Bass Players To Know: Tommy Shannon
Austin, Texas, here we come! As the plane takes off, I think about everything that I want to experience on my short visit. Tacos, BBQ, and of course, blues. Austin has an incredible live music scene and, in addition to popular festivals such as SXSW and Austin City Limits, an equally impressive list of musicians who call the town home. I’m instantly inspired to listen to Stevie Ray Vaughan, the man who revolutionized the blues with his band Double Trouble and bassist Tommy Shannon. A recently inducted member to the Rock and Roll Hall Of Fame, Shannon has had a lifelong career as a bassist, from his early days with Johnny Winter, to the iconic recordings alongside Stevie Ray Vaughan, to the more recent projects that read like a who’s who of blues artists. If you’re unfamiliar with the way he holds down a 12 bar, get ready to listen to some music featuring our latest bass player to know.
So Who Is Tommy Shannon?
Shannon has spent most of his life in Texas—growing up in Dumas, moving to Dallas after high school, and finally settling in Austin. He began playing bass as a teenager and following his move to Dallas, came across Johnny Winter on the club circuit thanks to his friend and drummer Uncle John Turner. Winter put together The Progressive Blues Experiment and in addition to touring, released a self-titled record in 1969. A few tours and records later, Winter decided to go in a different direction and Shannon joined the band Krackerjack, based in San Francisco, which ultimately led to meeting a young Stevie Ray Vaughan. Shannon then took time off the road to overcome substance abuse issues and following his return to music in the late 1970s, crossed paths again with Vaughan. This sparked the inception of Double Trouble and, for most of the 1980s, the band toured and recorded the albums Texas Flood, Couldn’t Stand The Weather, Soul To Soul, Live Alive, and In Step.

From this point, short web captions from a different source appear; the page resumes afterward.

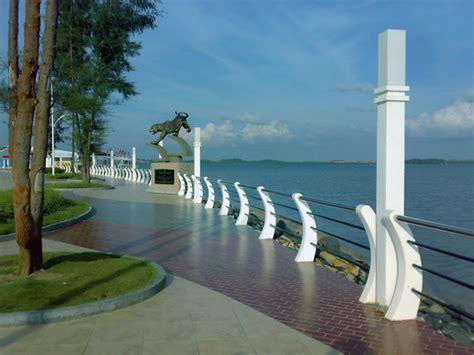 Air Di Batam daftar pariwisata rekreasi di daerah batam lengkap beritapariwisata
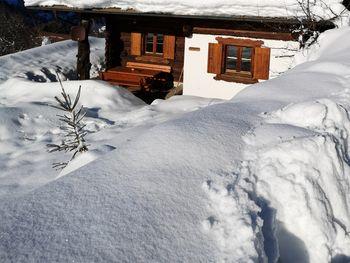 Hütta Monika - Vorarlberg - Austria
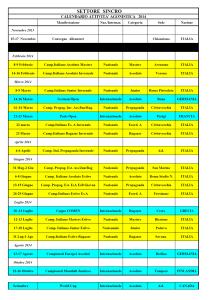 calendario synchro 2013 2014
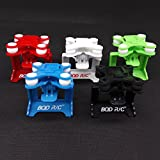 Generic red : Shock Absorbers Camera Holder camera gimble for RC Drone SYMA X8C X8W X8G X8 x8hc x8hw Suitable for SJCAM Xiaoyi Gopro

Following Vaughan’s passing in 1990, Shannon continued to make music with Double Trouble drummer, Chris Layton, forming the band Arc Angels and later, Storyville. In addition to these bands, Shannon has worked and recorded with other blues legends including Buddy Miles, Kenny Wayne Shepherd, Debbie Davies, W.C. Clark, and Buddy Guy. He continues to play the blues.
Let’s Talk Style
Shannon’s mastery of the fundamentals combined with his confident tone and attitude make him an asset to any band, particularly a power trio. He truly serves as the musical backbone, thanks to his unyielding quarter note feel, his attention to musical detail, and his fluency with the blues genre. A hallmark bassist of Texas style blues, he can shuffle with the best of ‘em, using dead notes and hammer-ons to reinforce the backside of the beat. He frequently mimics guitar moves to add emphasis, whether it’s the signature lick to a song, the classic descending line in a turn around, or a chromatic lift from the one to the four chord. Not only does this reinforce the musical theme, it continues the lick-driven lineage of other great bass players such as Jack Bruce and Noel Redding.

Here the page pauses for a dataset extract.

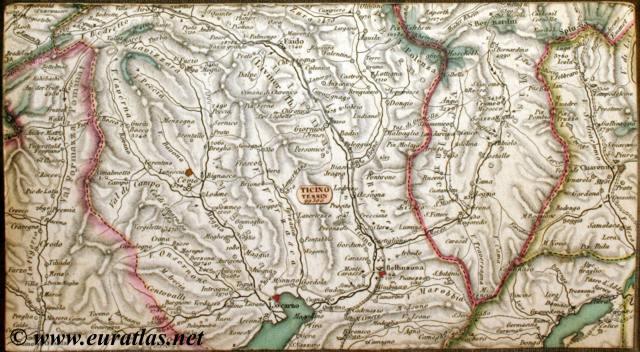 Carte Routi 232 Re De La Suisse Road Map Of Switzerland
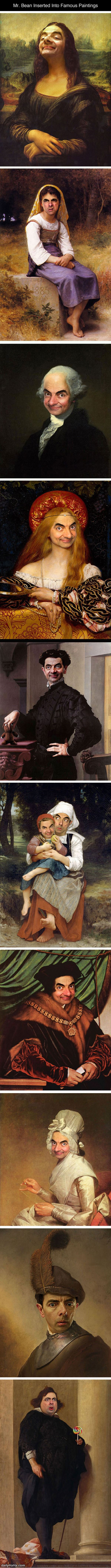 my bean in famous paintings funny picture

A superb listener and “for the band” style player, he’s guided by a sense of musical cohesion. He understands the importance of outlining the harmonic foundation, particularly when a soloist breaks away from playing rhythm. His walking lines are clear and concise, interspersed with intriguing and slightly busy embellishments to fill up the space. Shannon plays with a level of confidence that comes through in every recording thanks to his tone and the dominance of his right hand. His tone is significantly brighter than bass players from earlier eras—he embraces the heightened midrange that permeated records from the 1980s and isn’t afraid to dig into the notes. Not only does he pay homage to the traditional blues idiom, he takes it a step further with the resurgence of the genre, the energy cultivated alongside SRV, and his continued career as an artist.
Where Can I Hear Him?
“Tightrope” (Stevie Ray Vaughan and Double Trouble: In Step)

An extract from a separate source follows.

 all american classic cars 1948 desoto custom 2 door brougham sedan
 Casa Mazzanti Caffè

Beginning with an “all-in” signature lick, Shannon provides a bouncy foundation to this high-energy blues. Toggling back and forth between the one, fifth, and flat seventh, he plays with a tight sense of groove during the verses and gets a chance to open up to a more chromatic based line during the choruses. He drives the band with a strong sense of voice leading, powerful chromatic octaves, and an appropriate amount of business to counteract SRV’s rhythm guitar.
“It’s My Own Fault” (Johnny Winter: The Progressive Blues Experiment)
A textbook example for playing a slow blues, Shannon maintains the integrity of the form while splicing in quick embellishments. His approach is slightly busy as he throws in sixteenth note fills while transitioning from chord to chord, particularly from the 4 to 1 changes. To provide continuity, he regularly follows the standard arpeggiated pattern by walking through the chords and continuously comes back to double the descending guitar pattern at the final turn around.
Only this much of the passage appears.